Task details
Present the items below as a Markdown table with two columns, Row and Line. Put each nonblank line in its own numbered row and leave out blank lines.

— BEGIN Data records —

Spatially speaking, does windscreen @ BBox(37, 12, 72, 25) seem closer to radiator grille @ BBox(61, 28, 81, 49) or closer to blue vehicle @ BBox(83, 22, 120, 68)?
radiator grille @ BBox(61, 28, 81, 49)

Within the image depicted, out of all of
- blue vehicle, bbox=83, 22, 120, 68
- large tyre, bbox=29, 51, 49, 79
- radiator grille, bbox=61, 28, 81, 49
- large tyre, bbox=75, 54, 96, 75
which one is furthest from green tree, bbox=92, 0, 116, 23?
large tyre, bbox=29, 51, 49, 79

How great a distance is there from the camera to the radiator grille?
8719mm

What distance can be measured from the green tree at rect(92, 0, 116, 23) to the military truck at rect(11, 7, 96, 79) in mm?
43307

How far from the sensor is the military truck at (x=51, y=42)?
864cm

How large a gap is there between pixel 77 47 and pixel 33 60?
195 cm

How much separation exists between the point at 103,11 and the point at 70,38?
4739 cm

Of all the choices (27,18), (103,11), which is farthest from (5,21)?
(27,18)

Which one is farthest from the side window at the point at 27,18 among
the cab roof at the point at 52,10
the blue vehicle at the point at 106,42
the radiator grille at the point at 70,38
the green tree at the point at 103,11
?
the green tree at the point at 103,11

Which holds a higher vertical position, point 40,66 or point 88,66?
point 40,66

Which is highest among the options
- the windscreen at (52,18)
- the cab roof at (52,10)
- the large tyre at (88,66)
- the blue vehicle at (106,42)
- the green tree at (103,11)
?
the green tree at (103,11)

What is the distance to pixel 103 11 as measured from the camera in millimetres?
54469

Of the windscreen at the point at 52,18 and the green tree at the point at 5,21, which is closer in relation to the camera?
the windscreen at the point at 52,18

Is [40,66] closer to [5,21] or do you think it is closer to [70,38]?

— END Data records —

Written answer
| Row | Line |
|---|---|
| 1 | Spatially speaking, does windscreen @ BBox(37, 12, 72, 25) seem closer to radiator grille @ BBox(61, 28, 81, 49) or closer to blue vehicle @ BBox(83, 22, 120, 68)? |
| 2 | radiator grille @ BBox(61, 28, 81, 49) |
| 3 | Within the image depicted, out of all of |
| 4 | - blue vehicle, bbox=83, 22, 120, 68 |
| 5 | - large tyre, bbox=29, 51, 49, 79 |
| 6 | - radiator grille, bbox=61, 28, 81, 49 |
| 7 | - large tyre, bbox=75, 54, 96, 75 |
| 8 | which one is furthest from green tree, bbox=92, 0, 116, 23? |
| 9 | large tyre, bbox=29, 51, 49, 79 |
| 10 | How great a distance is there from the camera to the radiator grille? |
| 11 | 8719mm |
| 12 | What distance can be measured from the green tree at rect(92, 0, 116, 23) to the military truck at rect(11, 7, 96, 79) in mm? |
| 13 | 43307 |
| 14 | How far from the sensor is the military truck at (x=51, y=42)? |
| 15 | 864cm |
| 16 | How large a gap is there between pixel 77 47 and pixel 33 60? |
| 17 | 195 cm |
| 18 | How much separation exists between the point at 103,11 and the point at 70,38? |
| 19 | 4739 cm |
| 20 | Of all the choices (27,18), (103,11), which is farthest from (5,21)? |
| 21 | (27,18) |
| 22 | Which one is farthest from the side window at the point at 27,18 among |
| 23 | the cab roof at the point at 52,10 |
| 24 | the blue vehicle at the point at 106,42 |
| 25 | the radiator grille at the point at 70,38 |
| 26 | the green tree at the point at 103,11 |
| 27 | ? |
| 28 | the green tree at the point at 103,11 |
| 29 | Which holds a higher vertical position, point 40,66 or point 88,66? |
| 30 | point 40,66 |
| 31 | Which is highest among the options |
| 32 | - the windscreen at (52,18) |
| 33 | - the cab roof at (52,10) |
| 34 | - the large tyre at (88,66) |
| 35 | - the blue vehicle at (106,42) |
| 36 | - the green tree at (103,11) |
| 37 | ? |
| 38 | the green tree at (103,11) |
| 39 | What is the distance to pixel 103 11 as measured from the camera in millimetres? |
| 40 | 54469 |
| 41 | Of the windscreen at the point at 52,18 and the green tree at the point at 5,21, which is closer in relation to the camera? |
| 42 | the windscreen at the point at 52,18 |
| 43 | Is [40,66] closer to [5,21] or do you think it is closer to [70,38]? |